→ Document segment
“I urge you, brothers and sisters, to watch out for those who cause divisions and put obstacles in your way that are contrary to the teaching you have learned. Keep away from them.” ~ Romans 16: 17
When I was approaching my teenage years, I have a distinct memory of my parents telling me that they hoped I would play basketball for the many things it offered just by nature of being a team sport.
I heard their words: Goal setting. Seeking a mission. Team work.
I heard their words, but I am not so sure how much I appreciated them even as my high school and collegiate careers were dominated by team sports participation. At the time, I did fully grasp working hard, getting better, improving my strength and skills, understanding the game, and going after championships alongside my teammates. Ten years of my life were immersed in a life of team sports ~ basketball, field hockey, and, my favorite, lacrosse.
Even as my teams worked together and achieved our goals, I am sure I did not completely comprehend just how important being part of those groups was to my adult life as wisely as my parents did. Not until years after my lacrosse stick was hung up and my cleats put away forever, did I begin to realize how learning to be part of team is so crucial in life.

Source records
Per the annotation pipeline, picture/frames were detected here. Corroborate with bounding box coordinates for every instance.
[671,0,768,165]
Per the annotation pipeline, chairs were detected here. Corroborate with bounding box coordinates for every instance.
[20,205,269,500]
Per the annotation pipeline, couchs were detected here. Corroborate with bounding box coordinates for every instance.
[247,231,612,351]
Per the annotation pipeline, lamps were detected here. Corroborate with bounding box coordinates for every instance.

→ Your goal
In the reflection on team sports, which sport does the writer name as a favorite?

→ Written solution
Lacrosse.